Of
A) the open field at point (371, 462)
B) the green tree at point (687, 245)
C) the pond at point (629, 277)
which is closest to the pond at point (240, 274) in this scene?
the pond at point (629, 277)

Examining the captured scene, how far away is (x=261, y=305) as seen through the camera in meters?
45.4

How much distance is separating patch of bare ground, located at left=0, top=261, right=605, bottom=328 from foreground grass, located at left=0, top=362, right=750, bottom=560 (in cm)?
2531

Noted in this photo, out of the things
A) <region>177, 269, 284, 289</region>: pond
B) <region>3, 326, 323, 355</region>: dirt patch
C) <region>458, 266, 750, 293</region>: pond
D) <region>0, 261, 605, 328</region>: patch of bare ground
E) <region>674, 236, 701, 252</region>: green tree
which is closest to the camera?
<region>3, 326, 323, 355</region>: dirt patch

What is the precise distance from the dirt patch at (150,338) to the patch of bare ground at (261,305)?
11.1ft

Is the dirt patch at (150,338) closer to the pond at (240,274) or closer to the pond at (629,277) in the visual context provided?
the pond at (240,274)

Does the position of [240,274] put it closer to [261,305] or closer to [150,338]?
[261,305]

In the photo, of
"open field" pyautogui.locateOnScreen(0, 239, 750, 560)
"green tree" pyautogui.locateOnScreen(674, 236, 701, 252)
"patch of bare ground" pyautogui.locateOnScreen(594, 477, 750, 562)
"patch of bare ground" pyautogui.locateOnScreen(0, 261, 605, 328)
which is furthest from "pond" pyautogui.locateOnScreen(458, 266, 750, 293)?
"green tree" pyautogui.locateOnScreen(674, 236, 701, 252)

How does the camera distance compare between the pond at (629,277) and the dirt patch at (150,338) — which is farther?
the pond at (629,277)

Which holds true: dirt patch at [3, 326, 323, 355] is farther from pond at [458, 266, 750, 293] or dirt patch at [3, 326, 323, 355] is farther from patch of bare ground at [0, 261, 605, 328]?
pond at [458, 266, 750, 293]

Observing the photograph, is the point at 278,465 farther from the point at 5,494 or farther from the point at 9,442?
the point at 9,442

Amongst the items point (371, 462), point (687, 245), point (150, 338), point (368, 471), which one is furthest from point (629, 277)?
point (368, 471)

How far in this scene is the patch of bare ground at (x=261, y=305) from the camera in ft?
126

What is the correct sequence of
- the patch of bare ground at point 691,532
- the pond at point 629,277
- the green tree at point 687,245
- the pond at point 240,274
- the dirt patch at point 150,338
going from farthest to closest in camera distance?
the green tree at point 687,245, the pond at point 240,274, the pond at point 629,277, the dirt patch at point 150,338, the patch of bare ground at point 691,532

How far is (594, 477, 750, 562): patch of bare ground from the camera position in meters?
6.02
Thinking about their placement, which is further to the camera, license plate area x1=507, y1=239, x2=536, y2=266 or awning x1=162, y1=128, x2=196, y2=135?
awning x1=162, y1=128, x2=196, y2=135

==

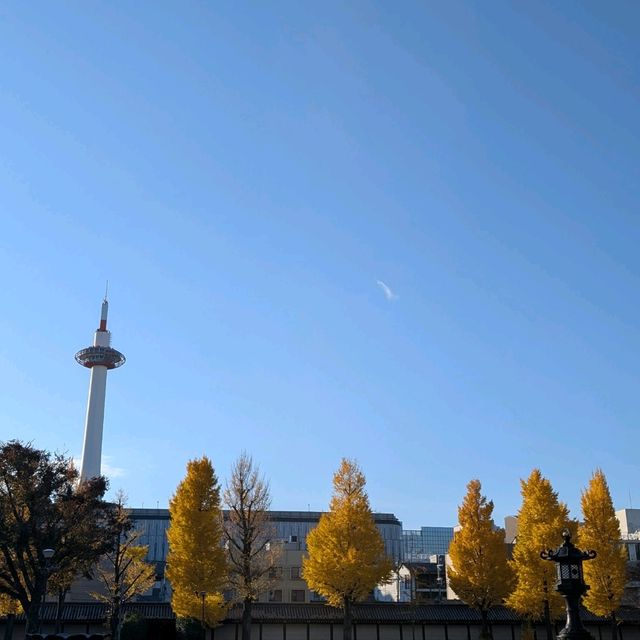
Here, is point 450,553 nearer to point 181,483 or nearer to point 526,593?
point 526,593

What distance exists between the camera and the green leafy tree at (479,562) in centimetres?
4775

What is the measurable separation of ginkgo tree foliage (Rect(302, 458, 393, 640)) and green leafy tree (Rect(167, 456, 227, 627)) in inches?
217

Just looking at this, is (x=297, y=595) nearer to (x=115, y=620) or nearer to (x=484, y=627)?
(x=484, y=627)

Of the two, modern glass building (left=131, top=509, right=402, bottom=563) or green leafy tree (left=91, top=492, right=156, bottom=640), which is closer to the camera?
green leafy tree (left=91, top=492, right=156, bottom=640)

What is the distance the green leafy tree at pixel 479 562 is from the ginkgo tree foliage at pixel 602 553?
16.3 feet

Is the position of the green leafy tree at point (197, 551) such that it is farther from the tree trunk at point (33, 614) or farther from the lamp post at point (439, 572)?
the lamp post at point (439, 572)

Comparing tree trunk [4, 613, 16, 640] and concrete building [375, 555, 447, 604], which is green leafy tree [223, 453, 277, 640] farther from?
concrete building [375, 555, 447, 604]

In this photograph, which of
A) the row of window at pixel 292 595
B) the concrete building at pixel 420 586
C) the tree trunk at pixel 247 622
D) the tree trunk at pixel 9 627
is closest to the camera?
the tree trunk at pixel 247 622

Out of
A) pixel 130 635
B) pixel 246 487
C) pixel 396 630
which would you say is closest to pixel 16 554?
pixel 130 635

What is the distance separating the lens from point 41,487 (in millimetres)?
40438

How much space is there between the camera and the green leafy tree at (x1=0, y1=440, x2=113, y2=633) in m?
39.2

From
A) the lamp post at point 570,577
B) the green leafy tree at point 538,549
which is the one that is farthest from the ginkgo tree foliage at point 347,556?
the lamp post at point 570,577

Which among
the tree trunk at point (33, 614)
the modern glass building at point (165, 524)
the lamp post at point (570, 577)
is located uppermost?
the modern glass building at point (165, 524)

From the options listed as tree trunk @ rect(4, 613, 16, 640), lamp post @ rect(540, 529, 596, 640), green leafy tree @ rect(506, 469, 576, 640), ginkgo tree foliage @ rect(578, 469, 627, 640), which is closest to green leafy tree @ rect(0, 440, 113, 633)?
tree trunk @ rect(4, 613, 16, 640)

--

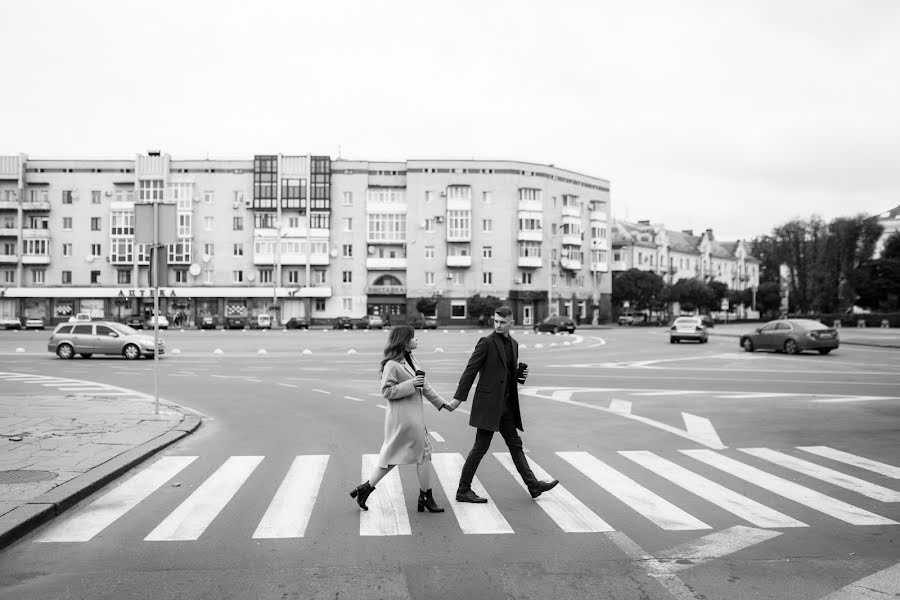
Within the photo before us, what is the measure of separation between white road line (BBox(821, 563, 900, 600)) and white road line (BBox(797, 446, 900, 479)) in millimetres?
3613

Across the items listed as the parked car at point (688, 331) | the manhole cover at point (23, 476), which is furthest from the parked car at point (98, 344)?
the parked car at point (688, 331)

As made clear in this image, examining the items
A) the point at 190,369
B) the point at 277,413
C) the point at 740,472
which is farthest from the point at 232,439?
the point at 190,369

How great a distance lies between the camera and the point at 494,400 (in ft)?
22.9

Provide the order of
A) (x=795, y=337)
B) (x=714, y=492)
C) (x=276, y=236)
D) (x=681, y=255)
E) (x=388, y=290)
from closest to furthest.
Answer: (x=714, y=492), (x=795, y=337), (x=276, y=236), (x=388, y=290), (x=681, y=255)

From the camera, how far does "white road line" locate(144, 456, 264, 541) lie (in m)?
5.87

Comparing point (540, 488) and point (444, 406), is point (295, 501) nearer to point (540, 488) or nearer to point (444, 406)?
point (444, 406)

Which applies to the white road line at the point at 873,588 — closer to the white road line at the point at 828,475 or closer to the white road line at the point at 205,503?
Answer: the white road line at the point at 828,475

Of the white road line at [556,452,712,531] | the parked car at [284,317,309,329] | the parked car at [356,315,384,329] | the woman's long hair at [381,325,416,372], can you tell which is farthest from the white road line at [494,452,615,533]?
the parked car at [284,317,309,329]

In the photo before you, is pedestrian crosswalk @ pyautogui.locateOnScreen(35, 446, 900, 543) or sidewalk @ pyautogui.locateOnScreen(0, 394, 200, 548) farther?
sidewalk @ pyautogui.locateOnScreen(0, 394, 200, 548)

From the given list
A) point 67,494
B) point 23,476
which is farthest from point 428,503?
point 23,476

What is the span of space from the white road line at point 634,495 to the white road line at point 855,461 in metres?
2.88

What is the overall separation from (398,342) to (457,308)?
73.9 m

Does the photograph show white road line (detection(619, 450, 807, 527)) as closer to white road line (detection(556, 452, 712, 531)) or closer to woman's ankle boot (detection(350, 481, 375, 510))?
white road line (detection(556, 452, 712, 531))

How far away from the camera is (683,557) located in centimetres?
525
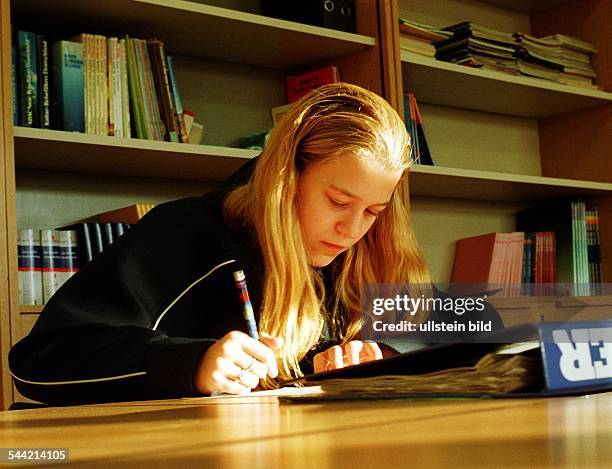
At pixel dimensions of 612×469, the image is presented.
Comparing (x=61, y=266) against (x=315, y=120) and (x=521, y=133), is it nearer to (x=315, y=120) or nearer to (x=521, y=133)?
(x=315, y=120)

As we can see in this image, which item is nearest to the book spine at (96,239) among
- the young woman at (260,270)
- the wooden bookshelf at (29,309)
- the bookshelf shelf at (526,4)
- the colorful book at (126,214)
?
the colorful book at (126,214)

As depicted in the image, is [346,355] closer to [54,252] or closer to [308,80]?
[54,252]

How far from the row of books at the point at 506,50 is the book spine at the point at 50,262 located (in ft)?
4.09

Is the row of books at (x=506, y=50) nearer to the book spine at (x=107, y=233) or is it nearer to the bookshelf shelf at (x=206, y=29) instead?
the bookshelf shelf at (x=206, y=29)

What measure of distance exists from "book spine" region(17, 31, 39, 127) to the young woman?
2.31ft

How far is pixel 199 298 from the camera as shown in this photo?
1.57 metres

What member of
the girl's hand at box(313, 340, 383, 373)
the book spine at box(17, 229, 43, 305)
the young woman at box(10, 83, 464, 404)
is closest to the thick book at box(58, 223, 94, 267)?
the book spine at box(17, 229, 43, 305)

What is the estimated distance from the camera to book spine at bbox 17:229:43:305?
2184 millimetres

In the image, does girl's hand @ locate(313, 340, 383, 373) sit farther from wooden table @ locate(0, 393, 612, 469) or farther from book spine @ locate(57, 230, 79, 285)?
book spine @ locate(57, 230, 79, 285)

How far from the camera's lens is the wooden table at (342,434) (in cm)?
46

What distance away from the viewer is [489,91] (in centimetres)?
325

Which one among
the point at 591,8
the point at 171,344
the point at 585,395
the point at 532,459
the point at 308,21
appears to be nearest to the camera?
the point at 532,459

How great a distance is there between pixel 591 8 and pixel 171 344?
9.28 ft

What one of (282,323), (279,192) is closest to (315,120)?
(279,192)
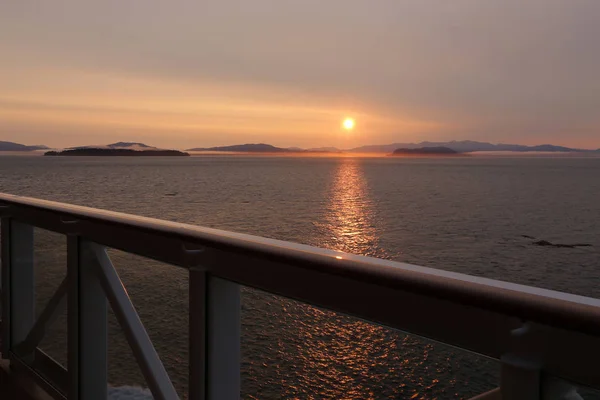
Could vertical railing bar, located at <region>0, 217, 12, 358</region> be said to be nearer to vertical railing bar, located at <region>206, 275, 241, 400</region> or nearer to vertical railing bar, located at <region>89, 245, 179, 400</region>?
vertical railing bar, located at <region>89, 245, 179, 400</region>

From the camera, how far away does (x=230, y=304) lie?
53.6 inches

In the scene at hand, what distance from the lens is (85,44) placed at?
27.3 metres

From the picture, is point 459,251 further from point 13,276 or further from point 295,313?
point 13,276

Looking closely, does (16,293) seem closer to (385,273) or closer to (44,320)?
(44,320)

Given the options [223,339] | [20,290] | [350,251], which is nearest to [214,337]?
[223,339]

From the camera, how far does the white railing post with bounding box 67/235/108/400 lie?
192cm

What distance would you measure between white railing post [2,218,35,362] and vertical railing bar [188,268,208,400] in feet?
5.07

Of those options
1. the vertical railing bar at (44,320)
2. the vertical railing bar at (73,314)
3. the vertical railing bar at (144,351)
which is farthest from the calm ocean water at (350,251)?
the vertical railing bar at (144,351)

### YOUR OBJECTIVE
Arrange the records from the line containing "Is the row of" up to and including the line containing "2184 millimetres" as a JSON list of strings, with one string per line and blank lines left out.

### WORKED ANSWER
[
  "Is the row of books at (x=506, y=50) nearer to the book spine at (x=107, y=233) or is it nearer to the bookshelf shelf at (x=206, y=29) instead?",
  "the bookshelf shelf at (x=206, y=29)",
  "What measure of distance exists from \"book spine\" region(17, 31, 39, 127) to the young woman?",
  "2.31ft",
  "How far is pixel 199 298 from the camera as shown in this photo?",
  "1.57 metres",
  "What member of",
  "the girl's hand at box(313, 340, 383, 373)",
  "the book spine at box(17, 229, 43, 305)",
  "the young woman at box(10, 83, 464, 404)",
  "is closest to the thick book at box(58, 223, 94, 267)?",
  "the book spine at box(17, 229, 43, 305)",
  "What is the estimated distance from the camera to book spine at bbox 17:229:43:305?",
  "2184 millimetres"
]